Au lieu d'avoir un projet voulu, construit et coordonné, on s'est retrouvé avec une espèce de fatras de trucs pour que ça rentre dans l'enveloppe et puis qu’on ne frustre pas les uns ou les autres donc vraiment, on n’était pas satisfait du tout de la façon dont ça s'est fait. En plus comme d'habitude c'était à l'arrache parce que toute la mise en place de la Cité éducative, ça a été vraiment... tout était dans l'urgence.
-Les cités qui ont évité ce fonctionnement, de crainte d’être perçue comme un distributeur de financement. Mais cette posture semble réduire l’impact que la Cité éducative peut avoir, avec une sous-utilisation des crédits.
-Enfin, certaines adoptent une posture intermédiaire, et transmettent au groupe de travail de la Cité éducative la charge de recenser et hiérarchiser les projets présentés.
- Les inégalités de pouvoir décisionnel au sein de la CE :
Les délégués du préfet, qui sont en charge des fonds alloués par la cité, ont un pouvoir bien plus important que les autres acteurs en raison de ce rôle. Ils se retrouvent souvent dans un rôle de leader de la Cité éducative.
- Le cas du portage d’une Cité par deux communes :
Il arrive également que certains Cités éducatives se déploient sur deux communes, notamment dans le cas où la ville principale n’a pas assez d’habitants dans ces QPV. Mais ces rapprochements administratifs ne sont pas toujours le fait d’une demande des municipalités. Ce double portage implique un dialogue entre un nombre doublé d’acteurs.

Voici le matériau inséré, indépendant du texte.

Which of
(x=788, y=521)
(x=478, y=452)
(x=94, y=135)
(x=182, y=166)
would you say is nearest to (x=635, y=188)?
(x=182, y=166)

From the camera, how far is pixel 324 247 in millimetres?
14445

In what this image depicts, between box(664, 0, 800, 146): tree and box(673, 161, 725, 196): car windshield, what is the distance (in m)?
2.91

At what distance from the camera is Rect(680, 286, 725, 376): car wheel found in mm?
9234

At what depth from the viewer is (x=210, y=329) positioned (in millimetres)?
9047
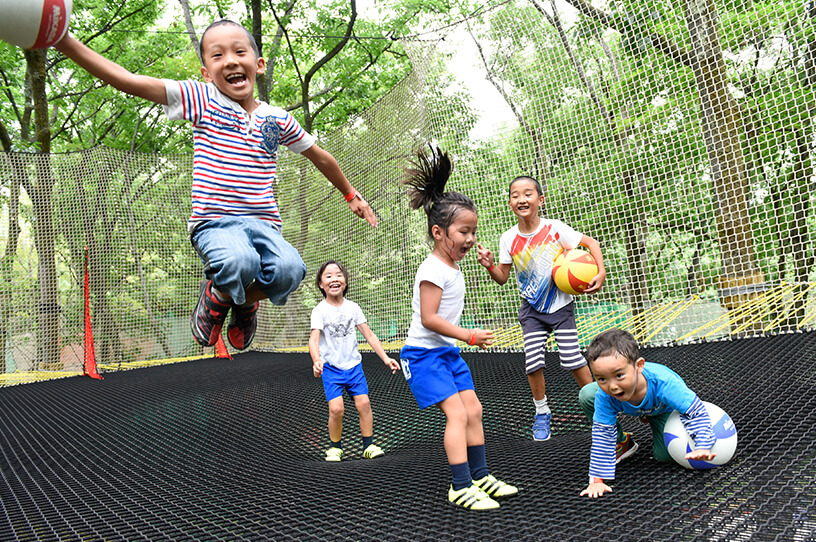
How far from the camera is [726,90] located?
4461mm

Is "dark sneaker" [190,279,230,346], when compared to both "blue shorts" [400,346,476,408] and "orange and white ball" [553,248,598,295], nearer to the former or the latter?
"blue shorts" [400,346,476,408]

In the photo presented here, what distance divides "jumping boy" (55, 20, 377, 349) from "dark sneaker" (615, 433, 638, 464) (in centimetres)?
135

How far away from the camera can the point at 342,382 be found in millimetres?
3119

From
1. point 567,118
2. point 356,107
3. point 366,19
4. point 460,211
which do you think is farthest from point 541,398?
point 366,19

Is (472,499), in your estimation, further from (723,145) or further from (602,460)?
(723,145)

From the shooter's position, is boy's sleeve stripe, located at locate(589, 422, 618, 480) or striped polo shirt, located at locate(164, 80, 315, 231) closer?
boy's sleeve stripe, located at locate(589, 422, 618, 480)

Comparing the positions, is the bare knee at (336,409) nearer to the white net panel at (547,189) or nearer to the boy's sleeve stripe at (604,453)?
the boy's sleeve stripe at (604,453)

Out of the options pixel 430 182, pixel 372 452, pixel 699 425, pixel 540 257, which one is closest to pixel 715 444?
pixel 699 425

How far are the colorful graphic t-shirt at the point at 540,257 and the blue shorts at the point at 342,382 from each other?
0.99 meters

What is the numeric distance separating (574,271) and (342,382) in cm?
135

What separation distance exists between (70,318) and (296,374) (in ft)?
13.7

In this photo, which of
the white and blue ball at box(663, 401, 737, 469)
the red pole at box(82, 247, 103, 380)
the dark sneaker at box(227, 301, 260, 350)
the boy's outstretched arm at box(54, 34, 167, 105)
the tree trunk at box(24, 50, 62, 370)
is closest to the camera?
the boy's outstretched arm at box(54, 34, 167, 105)

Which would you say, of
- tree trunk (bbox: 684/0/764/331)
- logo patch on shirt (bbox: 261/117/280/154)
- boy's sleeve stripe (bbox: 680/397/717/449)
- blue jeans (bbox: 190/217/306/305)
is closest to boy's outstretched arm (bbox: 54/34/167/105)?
logo patch on shirt (bbox: 261/117/280/154)

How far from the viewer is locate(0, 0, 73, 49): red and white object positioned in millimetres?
1674
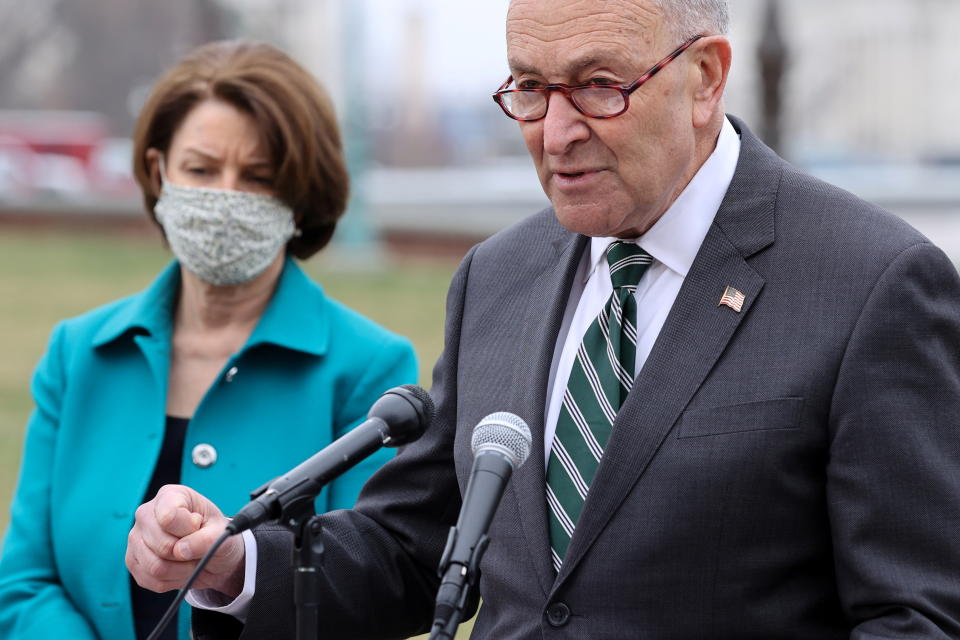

De plus, la création de la Cité ne donne pas naissance à une structure administrative propre, qui permettrait de réduire les actes administratifs venant des deux communes. Les communes qui partagent la Cité éducative ont également des moyens financiers disproportionnés, ce qui peut amener à une disparité des actions sur leurs territoires respectifs.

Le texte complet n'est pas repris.